David Hyland-Wood
Dr. David Hyland-Wood is an entrepreneur and multi-disciplinary engineer based in Brisbane, Australia.
He has contributed to the evolution of the World Wide Web since 1999, especially in the formation of standards and technologies for the Semantic Web. He has architected key aspects of the Web to include the Persistent Uniform Resource Locator (PURL) service and several Semantic Web databases and frameworks.
David has extensive experience in Web3/blockchain technologies. He served as the chief security officer for the Wormhole Foundation, a lead consultant to the Uniswap Foundation for their Bridge Assessment Report, and designer of the initial governance model for Alongside Finance. David was researched and built next generation blockchain solutions for enterprise use and space exploration within the Protocols division of ConsenSys. In 2018, he led the acquisition of pioneering space technology company Planetary Resources for ConsenSys, and led the creation of the first international blockchain standard, the Enterprise Ethereum Client Specification by the Enterprise Ethereum Alliance.
He was the founding Deputy Director of the Griffith University Defence Network from 2022-24.
David is the author of Linked Data: Structured data on the Web (Manning, 2013) and Programming Internet Email (O’Reilly, 1999) and editor of Linking Enterprise Data (Springer, 2010) and Linking Government Data (Springer, 2011). David’s next book is Humanity: An Unauthorized Biography.

[Items listed in a dataset]
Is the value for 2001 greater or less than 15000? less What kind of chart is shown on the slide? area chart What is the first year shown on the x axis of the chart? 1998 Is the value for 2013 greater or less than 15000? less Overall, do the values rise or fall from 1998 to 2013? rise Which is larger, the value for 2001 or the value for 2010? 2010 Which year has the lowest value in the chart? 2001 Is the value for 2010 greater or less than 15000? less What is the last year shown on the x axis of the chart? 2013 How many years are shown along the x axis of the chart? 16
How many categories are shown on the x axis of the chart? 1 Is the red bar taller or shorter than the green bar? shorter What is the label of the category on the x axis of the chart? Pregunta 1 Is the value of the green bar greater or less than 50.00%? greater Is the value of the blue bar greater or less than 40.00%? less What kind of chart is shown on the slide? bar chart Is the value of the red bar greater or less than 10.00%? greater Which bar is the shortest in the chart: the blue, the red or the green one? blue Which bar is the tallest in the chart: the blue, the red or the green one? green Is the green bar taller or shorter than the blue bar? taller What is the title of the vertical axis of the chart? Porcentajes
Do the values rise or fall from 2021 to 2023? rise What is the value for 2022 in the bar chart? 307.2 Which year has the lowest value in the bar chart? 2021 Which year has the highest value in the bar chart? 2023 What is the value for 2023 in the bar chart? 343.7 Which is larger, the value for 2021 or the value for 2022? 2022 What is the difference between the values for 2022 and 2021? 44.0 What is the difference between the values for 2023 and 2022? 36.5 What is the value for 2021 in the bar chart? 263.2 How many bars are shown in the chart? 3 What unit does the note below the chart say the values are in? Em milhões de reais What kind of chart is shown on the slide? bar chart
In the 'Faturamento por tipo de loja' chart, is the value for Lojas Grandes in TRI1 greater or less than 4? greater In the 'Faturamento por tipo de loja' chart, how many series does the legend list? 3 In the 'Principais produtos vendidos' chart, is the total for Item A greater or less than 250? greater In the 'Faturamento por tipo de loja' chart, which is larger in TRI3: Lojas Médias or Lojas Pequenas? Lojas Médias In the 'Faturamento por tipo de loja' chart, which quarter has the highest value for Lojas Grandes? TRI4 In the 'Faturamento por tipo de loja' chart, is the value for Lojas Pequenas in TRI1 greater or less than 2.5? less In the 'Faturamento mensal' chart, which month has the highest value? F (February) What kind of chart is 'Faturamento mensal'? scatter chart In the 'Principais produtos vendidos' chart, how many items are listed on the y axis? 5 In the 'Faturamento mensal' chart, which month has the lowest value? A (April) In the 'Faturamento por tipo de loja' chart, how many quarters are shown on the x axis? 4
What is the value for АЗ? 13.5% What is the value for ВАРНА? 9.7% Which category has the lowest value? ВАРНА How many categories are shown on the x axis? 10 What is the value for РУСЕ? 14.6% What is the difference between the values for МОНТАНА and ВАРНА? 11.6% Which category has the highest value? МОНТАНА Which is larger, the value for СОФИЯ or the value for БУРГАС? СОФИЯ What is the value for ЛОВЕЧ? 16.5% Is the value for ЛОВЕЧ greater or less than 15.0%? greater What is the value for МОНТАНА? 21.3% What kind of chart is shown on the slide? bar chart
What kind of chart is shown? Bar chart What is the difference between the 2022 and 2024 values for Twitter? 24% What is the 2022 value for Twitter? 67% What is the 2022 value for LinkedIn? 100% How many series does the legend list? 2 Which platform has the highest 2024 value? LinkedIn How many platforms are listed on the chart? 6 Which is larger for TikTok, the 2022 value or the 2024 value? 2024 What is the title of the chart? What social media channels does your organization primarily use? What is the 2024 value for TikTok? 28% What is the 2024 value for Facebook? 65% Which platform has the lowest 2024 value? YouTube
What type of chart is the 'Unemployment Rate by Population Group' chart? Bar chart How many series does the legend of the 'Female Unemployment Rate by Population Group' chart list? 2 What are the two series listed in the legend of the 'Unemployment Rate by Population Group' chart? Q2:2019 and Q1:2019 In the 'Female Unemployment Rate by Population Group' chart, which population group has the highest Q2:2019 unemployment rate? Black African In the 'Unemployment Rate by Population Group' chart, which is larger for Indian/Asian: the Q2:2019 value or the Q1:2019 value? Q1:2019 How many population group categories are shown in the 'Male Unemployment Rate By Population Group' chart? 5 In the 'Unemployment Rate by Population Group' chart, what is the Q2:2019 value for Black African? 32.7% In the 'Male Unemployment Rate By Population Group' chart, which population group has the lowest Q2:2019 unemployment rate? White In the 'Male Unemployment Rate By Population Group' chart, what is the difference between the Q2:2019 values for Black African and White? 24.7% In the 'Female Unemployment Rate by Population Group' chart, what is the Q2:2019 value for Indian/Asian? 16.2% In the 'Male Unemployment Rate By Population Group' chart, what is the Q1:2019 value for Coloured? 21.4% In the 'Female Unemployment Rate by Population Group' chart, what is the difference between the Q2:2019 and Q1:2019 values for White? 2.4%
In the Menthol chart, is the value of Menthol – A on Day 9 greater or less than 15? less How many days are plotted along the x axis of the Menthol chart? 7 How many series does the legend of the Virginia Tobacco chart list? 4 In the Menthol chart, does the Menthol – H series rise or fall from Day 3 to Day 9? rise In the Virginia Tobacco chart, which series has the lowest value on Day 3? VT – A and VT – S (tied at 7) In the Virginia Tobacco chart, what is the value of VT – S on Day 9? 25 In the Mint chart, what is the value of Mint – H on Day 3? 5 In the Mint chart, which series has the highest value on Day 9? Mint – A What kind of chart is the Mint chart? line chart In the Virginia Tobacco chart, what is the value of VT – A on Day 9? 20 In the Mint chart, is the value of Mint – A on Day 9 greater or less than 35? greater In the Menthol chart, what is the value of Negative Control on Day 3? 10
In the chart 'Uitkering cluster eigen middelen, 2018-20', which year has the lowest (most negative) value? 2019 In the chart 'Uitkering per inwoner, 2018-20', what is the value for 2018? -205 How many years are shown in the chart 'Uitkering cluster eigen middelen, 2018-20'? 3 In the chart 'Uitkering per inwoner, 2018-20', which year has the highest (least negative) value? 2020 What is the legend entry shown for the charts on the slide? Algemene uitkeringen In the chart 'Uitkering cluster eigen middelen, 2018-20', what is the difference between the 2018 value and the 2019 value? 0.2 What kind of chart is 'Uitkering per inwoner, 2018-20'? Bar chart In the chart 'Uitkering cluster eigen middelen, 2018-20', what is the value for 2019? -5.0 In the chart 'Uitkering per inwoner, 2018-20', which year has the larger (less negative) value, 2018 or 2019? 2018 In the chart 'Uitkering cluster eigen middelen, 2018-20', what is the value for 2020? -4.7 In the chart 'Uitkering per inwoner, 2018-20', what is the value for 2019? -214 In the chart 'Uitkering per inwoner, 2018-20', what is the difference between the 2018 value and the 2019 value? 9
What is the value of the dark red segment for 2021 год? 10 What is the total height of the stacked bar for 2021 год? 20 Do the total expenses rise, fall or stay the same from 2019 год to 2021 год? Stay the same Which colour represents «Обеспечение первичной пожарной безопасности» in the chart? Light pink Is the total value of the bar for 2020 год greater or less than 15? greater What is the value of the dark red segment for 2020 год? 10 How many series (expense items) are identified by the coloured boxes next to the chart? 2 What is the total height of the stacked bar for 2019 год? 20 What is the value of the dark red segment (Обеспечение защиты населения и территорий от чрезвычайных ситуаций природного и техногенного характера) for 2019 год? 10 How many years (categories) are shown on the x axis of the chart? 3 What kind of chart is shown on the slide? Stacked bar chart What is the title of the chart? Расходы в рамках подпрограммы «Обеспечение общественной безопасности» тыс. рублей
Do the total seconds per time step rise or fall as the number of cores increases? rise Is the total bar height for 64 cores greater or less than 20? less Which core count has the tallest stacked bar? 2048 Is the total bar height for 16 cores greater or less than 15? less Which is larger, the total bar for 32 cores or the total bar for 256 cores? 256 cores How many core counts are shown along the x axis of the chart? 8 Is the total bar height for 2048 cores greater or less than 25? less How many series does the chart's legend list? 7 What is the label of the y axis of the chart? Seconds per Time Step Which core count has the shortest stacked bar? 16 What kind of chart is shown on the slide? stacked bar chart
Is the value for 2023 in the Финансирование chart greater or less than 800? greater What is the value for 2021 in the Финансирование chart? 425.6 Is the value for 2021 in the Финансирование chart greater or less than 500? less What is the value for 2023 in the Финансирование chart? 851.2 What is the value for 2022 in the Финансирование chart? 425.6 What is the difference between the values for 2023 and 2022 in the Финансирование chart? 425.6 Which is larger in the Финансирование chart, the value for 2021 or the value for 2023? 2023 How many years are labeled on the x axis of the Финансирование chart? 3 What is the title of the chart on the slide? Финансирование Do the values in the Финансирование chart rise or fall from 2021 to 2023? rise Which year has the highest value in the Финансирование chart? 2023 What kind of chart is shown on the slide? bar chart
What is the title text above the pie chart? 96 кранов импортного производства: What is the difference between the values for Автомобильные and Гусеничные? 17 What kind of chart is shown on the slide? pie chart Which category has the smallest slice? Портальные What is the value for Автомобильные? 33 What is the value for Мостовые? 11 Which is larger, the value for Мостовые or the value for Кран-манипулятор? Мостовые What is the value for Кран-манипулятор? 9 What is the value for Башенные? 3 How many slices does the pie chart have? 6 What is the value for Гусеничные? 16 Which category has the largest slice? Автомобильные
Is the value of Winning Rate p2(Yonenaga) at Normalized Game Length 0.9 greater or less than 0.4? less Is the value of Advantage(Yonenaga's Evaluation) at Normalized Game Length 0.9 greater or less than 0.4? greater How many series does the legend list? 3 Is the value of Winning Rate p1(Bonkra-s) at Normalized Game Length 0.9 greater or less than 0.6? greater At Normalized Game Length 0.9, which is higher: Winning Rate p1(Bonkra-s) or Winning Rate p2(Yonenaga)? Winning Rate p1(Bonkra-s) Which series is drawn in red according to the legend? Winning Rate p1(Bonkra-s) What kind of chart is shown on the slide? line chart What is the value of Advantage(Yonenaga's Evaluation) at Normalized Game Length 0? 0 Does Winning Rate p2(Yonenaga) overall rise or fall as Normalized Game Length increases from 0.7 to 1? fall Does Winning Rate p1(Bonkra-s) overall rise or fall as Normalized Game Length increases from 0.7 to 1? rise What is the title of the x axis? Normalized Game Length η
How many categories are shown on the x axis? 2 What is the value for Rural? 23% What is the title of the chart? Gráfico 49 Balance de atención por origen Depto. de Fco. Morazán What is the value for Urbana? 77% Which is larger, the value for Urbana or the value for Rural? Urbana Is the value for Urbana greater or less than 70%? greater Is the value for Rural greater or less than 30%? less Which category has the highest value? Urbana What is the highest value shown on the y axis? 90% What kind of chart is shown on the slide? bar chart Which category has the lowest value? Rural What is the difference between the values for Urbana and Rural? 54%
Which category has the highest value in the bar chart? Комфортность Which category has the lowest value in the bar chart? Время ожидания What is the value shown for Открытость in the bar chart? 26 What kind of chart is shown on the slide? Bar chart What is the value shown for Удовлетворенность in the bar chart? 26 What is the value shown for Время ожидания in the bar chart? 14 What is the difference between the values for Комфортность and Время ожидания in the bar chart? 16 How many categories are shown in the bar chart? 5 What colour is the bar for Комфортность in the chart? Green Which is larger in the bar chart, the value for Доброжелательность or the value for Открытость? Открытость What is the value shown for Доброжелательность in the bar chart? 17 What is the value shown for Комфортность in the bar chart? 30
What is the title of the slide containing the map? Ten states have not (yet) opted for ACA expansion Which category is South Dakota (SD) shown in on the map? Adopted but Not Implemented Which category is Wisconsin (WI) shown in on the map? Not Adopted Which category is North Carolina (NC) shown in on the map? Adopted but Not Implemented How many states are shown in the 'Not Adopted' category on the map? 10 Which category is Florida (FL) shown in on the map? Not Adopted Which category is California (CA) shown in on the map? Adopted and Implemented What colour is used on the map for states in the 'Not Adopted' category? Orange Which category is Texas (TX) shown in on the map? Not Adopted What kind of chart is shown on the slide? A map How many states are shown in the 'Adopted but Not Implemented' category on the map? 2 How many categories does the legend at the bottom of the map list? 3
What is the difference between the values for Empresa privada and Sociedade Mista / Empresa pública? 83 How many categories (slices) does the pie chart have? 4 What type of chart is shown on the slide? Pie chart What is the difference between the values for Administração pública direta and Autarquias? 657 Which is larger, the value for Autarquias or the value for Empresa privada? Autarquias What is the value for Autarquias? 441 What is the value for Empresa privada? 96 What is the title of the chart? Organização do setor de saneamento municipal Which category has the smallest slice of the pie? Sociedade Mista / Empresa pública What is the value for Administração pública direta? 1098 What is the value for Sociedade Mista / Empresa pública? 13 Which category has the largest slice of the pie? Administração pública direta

— Required tasks —
a) In the profile of David Hyland-Wood, which company did he lead the acquisition of for ConsenSys in 2018?
b) Carry on the profile of David Hyland-Wood from its last sentence.
None of the items are needed here.

— Responses in order —
a) Planetary Resources, a pioneering space technology company.

b)
David also serves as Adjunct Associate Professor in the School of Electrical Engineering and Computer Science (formerly the School of Information Technology and Electrical Engineering) at The University of Queensland, where he supervises fourth-year and masters degreee software engineering projects, and PhD students researching next-generation blockchain solutions and the application of machine learning systems. He has formerly been entrepreneur-in-residence at the MIND Laboratory at the University of Maryland, College Park, and an adjunct instructor of computer science at the University of Mary Washington.
In his eclectic career, David has been a ship’s navigator, deep sea salvage engineer, aerospace engineer, university researcher and serial entrepreneur.
David contributed to several spacecraft designs, including thermal control system design to the original Iridium satellite prototypes, data reduction on the results of the Long Duration Exposure Facility, materials analysis for the Magellan mission to map Venus (while seconded from the U.S. Navy to JPL), and several U.S. Navy spacecraft. In 2021, David wrote software to prototype cybersecurity and remote tasking algorithms which ran on the Hydra-3/PULSE experiment onboard the International Space Station.
As a deep sea salvage engineer, he was responsible for the salvage plan that lifted MV Wendy, now a popular recreational dive site in Honduras, a World War II victory ship now a recreational dive site in Puerto Rico, and SR-71A serial number 61-7974, lost off the Northern Philippines on 21 April 1989. He qualified as an Australian commercial diver to serve as dive supervisor on the 1998 underwater archaeology expedition to the HMS Pandora, where he was one of the first two divers to uncover the natural history collection in the surgeon's cabin.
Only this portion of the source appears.